Wedge came to a halt. “Not here, not anymore.”

  “Where can I find him?”

  “Why do you want him?”

  “Harvey Twiss was not on the list of rescuers, but according to the inquest report Harvey Twiss found his son. I assume you sent him down. I want to ask him about the explosion.”

  “I didn’t send him down.”

  “The report says he went down.”

  “I didn’t send him.”

  Blair was baffled. He didn’t know what they were arguing about.

  “Where is he?”

  “Harvey Twiss is in the Parish graveyard. The same day he buried his boy, Bernard, Harvey laid his head on the railway track in time for the London train. Now they’re both in the ground, side by side, father and son. But I didn’t send him down.”

  A rivulet of water ran off Blair’s hat. Feeling immensely stupid, he started putting together the pit manager’s hostility about Twiss and his touchiness about the cage. He squinted through the rain up to the tower, then followed the diagonal of winding cables down to the windowless brick structure of the engine house.

  “Twiss was your winder?”

  “The only bastard in the yard I couldn’t see. The only man I couldn’t keep my eyes on, and he abandoned his post.”

  “When did you find out?”

  “I caught him sneaking up with the boy in his arms. Both black as spades, but I was keeping a sharp lookout for him by then.”

  “Then?”

  “I discharged Twiss on the spot. No reason to be in the inquest report, nothing to do with the fire, but son or no son, he abandoned his post.”

  Inside, the winding house was tall, built to accommodate a steam engine the size and design of a locomotive, although instead of driving and carrying wheels, the rods drove a single vertical eight-foot drum. As cable groaned off the drum and angled up through a door in the house peak, the slates of the roof hummed in sympathy.

  Winding houses appealed to Blair, their great stationary engines like something powering the rotation of the earth. The Hannay machinery was handsome work—a drum of heavy iron, twin pistons and rods of yellow brass, the boiler of riveted steel—all huge and intricate and dwarfing the winder, a man with a pinched face who sat in a mourner’s dark hat, overcoat and gloves, a drop suspended from the tip of his nose, and with levers at hand. His attention was so given to a white dial lit by two gas lamps that his only reaction to the entrance of Wedge and Blair was a tick of his eyes. Although he was in the center of an industrial yard, he could have been a creature interred in a tomb. By the door a sign said, ADMITTANCE TO THE ENGINE HOUSE IS ABSOLUTELY RESTRICTED. Signed, THE MANAGER. Another sign said, DO NOT DISTRACT THE WINDER.

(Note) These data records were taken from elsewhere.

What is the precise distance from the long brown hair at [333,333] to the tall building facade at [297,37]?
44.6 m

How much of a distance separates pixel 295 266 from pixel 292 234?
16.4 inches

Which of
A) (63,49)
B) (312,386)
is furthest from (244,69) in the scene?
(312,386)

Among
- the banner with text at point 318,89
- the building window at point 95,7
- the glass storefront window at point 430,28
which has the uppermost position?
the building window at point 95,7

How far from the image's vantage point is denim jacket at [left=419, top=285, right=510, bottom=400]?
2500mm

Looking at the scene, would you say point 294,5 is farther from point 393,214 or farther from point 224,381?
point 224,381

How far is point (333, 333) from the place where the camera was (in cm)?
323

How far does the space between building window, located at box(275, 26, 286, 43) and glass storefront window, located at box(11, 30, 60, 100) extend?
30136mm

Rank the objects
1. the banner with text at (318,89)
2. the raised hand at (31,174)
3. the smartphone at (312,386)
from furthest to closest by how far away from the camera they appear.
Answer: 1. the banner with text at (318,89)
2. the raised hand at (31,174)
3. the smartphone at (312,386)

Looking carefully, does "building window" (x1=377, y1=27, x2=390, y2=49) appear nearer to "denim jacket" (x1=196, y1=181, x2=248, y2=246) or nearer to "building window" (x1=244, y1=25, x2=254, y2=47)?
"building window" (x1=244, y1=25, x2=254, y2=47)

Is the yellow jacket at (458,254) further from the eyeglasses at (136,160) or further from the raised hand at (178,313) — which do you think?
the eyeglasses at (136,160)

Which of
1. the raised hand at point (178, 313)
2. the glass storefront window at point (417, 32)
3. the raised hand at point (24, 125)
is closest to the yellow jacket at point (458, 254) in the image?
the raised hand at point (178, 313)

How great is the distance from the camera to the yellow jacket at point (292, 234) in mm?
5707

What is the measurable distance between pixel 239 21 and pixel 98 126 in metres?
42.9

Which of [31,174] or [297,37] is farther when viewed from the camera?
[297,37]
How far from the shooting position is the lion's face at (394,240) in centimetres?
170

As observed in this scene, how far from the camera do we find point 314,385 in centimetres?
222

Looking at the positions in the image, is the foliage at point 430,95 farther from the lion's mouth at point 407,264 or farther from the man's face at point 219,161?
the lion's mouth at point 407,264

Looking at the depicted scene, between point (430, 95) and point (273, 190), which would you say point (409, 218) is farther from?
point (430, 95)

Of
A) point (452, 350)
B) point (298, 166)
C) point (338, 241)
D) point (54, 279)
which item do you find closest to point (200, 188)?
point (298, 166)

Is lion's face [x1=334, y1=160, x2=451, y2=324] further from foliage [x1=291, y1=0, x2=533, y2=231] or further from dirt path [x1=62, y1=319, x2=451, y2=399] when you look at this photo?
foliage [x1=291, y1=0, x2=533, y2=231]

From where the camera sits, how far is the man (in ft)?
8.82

  “Don’t mind us, Joseph,” Wedge said. He shook water from his beard. “Joseph is watching the indicator.”

  Indicators were familiar to Blair. It was a big word for a simple dial with a single hand. The face of the indicator was marked “S” at three o’clock for Stop, “T” at two o’clock for Top, “B” at ten o’clock for Bottom and “S” at nine o’clock again for Stop. The hand of the indicator was perceptibly inching counterclockwise to “B,” which meant that a cage of men or tubs was descending the shaft at speeds approaching forty miles an hour. When the hand reached “B,” Joseph would apply the brakes to slow the cage and stop at “S.” There were no automatic brakes. If he didn’t stop the reel, the cage would hurtle with undiminished speed into the bottom of the pit. The metal cage itself might be salvaged, but nothing inside it would survive. Or, going in the opposite direction, if he didn’t apply the brakes at “T,” the cage would overwind, crash into the headgear and catapult its contents off the top of the tower.

  “No one else comes in?” Blair asked.

  “Not allowed,” Wedge said. “The engine furnace is stoked from the outside.”

  “No friends?”

  “No.”

  “No girls?”

  “Never. Joseph is a Temperance man, not like Twiss. Free of vice and gossip and idle tales.”

  As the indicator arrow hit “B,” Joseph switched to the brake lever until the dial came to rest at “S.” The moan of the cable died. For a minute the cage would now stay at the bottom of the pit to be unloaded and loaded again.

  Wedge said, “Joseph, Blair here has a question for you. The day of the explosion, you were stoking outside. On his own volition, short minutes after we felt the force of the explosion, Twiss ran out of this building and sent you in to run the cage. I did not see him do so, and I certainly did not send him down pit, isn’t that true?”

  When Joseph nodded solemnly, Wedge shot Blair a look of vindication.

  “You have a clean job indoors now, don’t you?” Wedge went on.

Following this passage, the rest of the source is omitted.